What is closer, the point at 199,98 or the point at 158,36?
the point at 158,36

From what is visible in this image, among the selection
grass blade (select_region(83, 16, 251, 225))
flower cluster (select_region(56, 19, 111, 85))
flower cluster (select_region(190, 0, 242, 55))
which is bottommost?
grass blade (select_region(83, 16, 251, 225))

○ ○ ○

The request – Write out the whole listing above again, word for word.

Correct answer –
What is closer, the point at 199,98 or the point at 158,36?
the point at 158,36

From what is visible in this image, among the selection
grass blade (select_region(83, 16, 251, 225))
flower cluster (select_region(56, 19, 111, 85))
flower cluster (select_region(190, 0, 242, 55))
which is bottommost?
grass blade (select_region(83, 16, 251, 225))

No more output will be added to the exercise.